The flurry of deals by Chinese companies made in recent weeks could be the start of a broader push by firms in the mainland to fast track their entry overseas, said Martin Sorrell, chief executive of advertising giant WPP.
Sorrell's comments come close on the heels of a slew of high-profile moves by Chinese companies to snag assets abroad, including Chinese insurer Anbang, which is set to acquire hotel operator Starwood Hotels & Resorts Worldwide for about US$13.2 billion (S$17.95 billion), the firm's biggest push yet into the global real estate market.
"(We are now seeing) quite strong entrepreneurially-driven, individually-driven companies which are being very aggressive on the world stage as state-owned enterprises come under the microscope, maybe not moving as quickly as the government wants them to," Sorrell told CNBC's Squawk Box on Monday.
Chinese companies with high-profile backers have been snapping up assets overseas recently.
In January, Wang Jianlin's Dalian Wanda Group bought US film studio Legendary Entertainment for about US$3.5 billion. In December, while e-commerce giant Alibaba Group Holding, whose executive chairman is Jack Ma, said it would buy publisher SCMP Group's media assets, including the South China Morning Post newspaper.
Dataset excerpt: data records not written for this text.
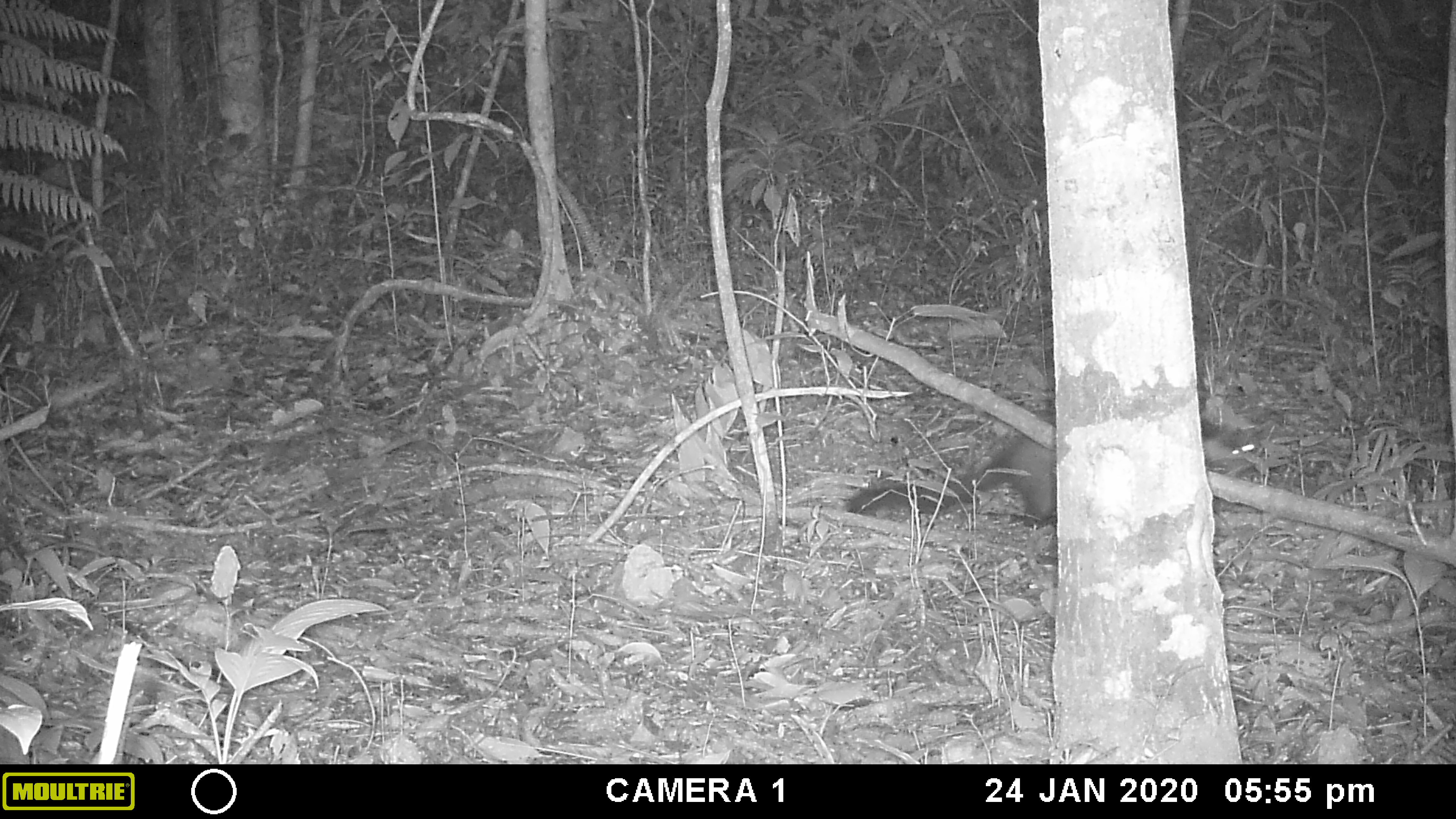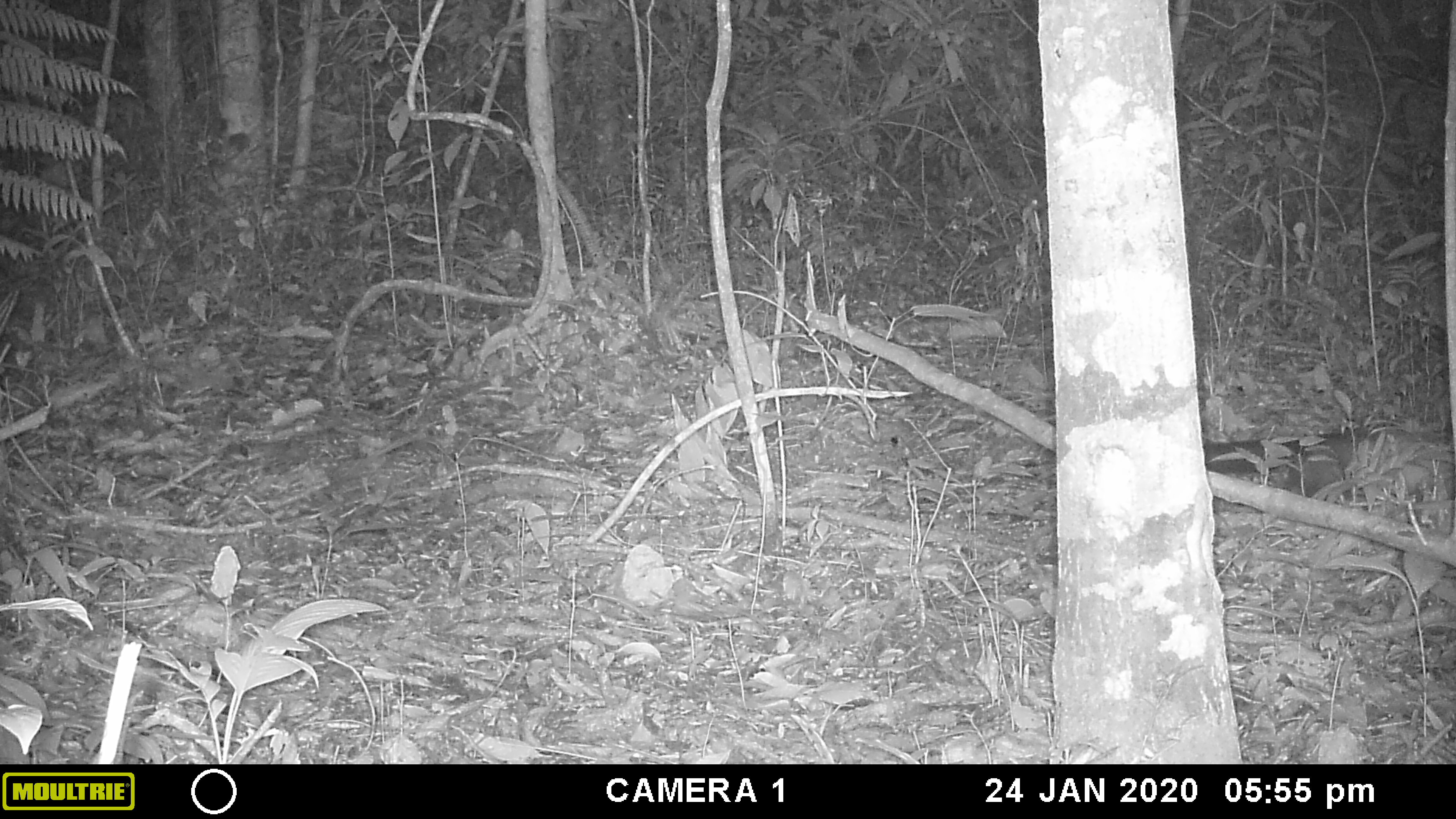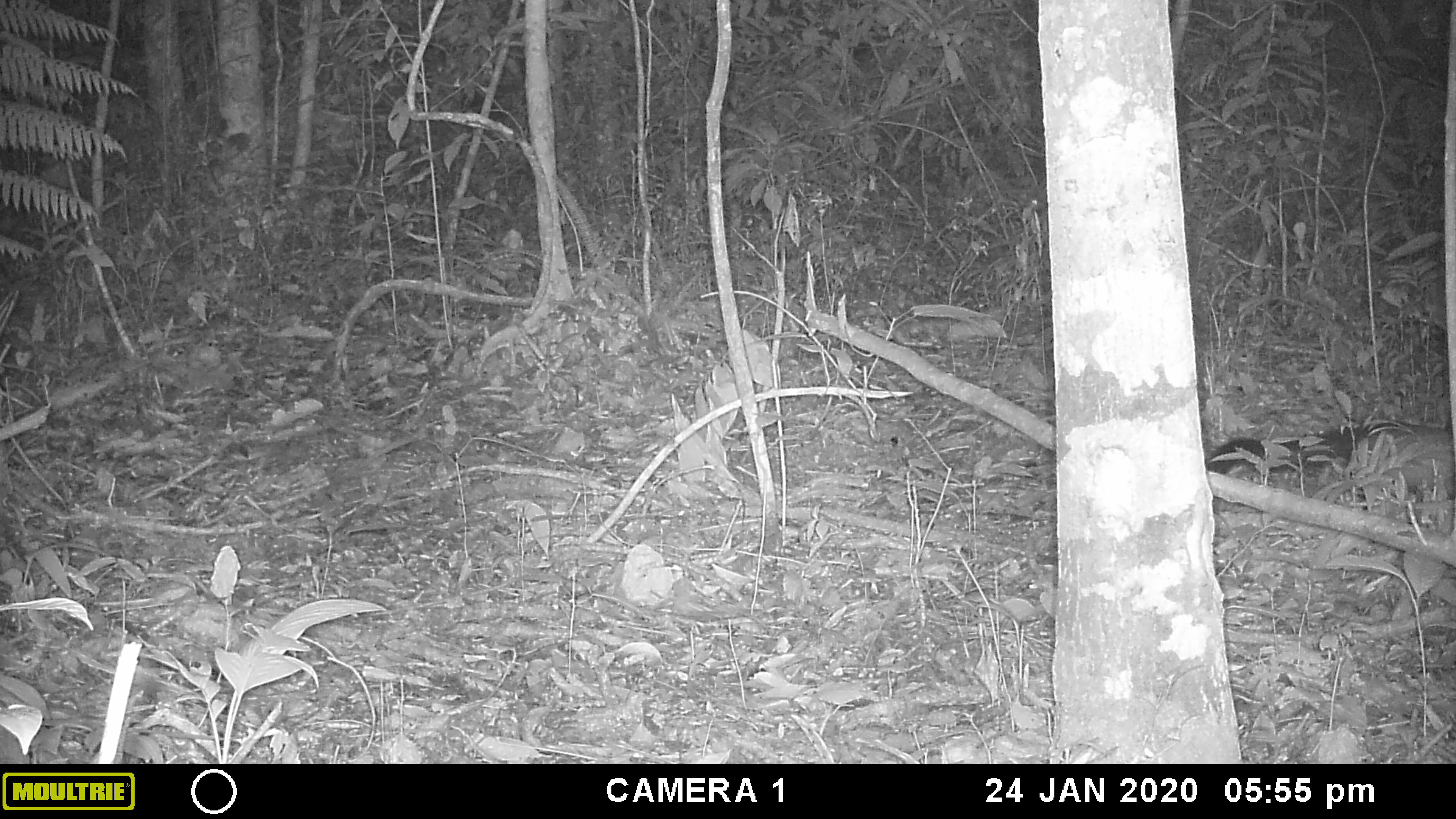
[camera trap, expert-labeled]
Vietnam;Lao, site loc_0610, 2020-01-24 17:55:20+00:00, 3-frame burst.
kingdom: Animalia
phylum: Chordata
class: Mammalia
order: Carnivora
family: Mustelidae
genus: Martes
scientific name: Martes flavigula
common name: yellow-throated marten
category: yellow throated marten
Yellow throated marten (yellow-throated marten) (Martes flavigula). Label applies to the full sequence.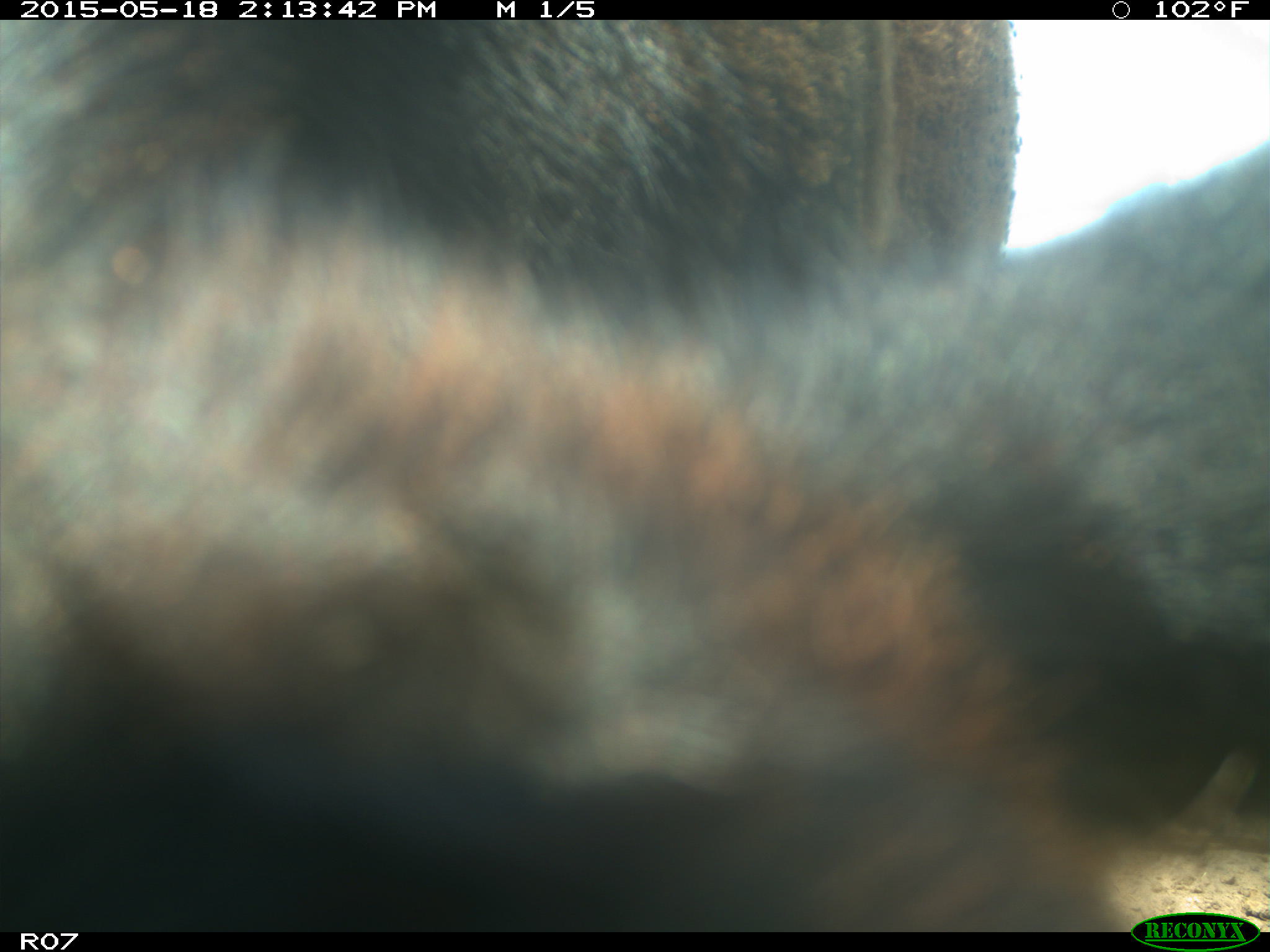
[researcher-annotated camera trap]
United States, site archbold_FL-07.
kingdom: Animalia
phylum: Chordata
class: Mammalia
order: Artiodactyla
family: Bovidae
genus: Bos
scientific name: Bos taurus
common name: domestic cow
These brands are making large investments globally, often in cash at strong valuations, he added.
Domestic Chinese companies are also expanding into the hinterland in China itself, as they prove to be more competitive against foreign multinationals, many of which are hindered by the strength of the US dollar, added Sorrell.
Sorrell's comments come on the back of WPP's sixth top 100 Chinese brands report which sees technology giant Tencent Holdings topping the list. Their brand values are worth half a trillion dollars collectively-up 13 per cent from a year ago, according to WPP's reports.
The top 10 list this year features a mix of technology and financial companies including China Mobile, Alibaba Group, ICBC and Ping An Insurance.
Of the top 100 companies, 51 of them are market-driven or entrepreneurial brands, noted Sorrell. Fourteen of them are Chinese.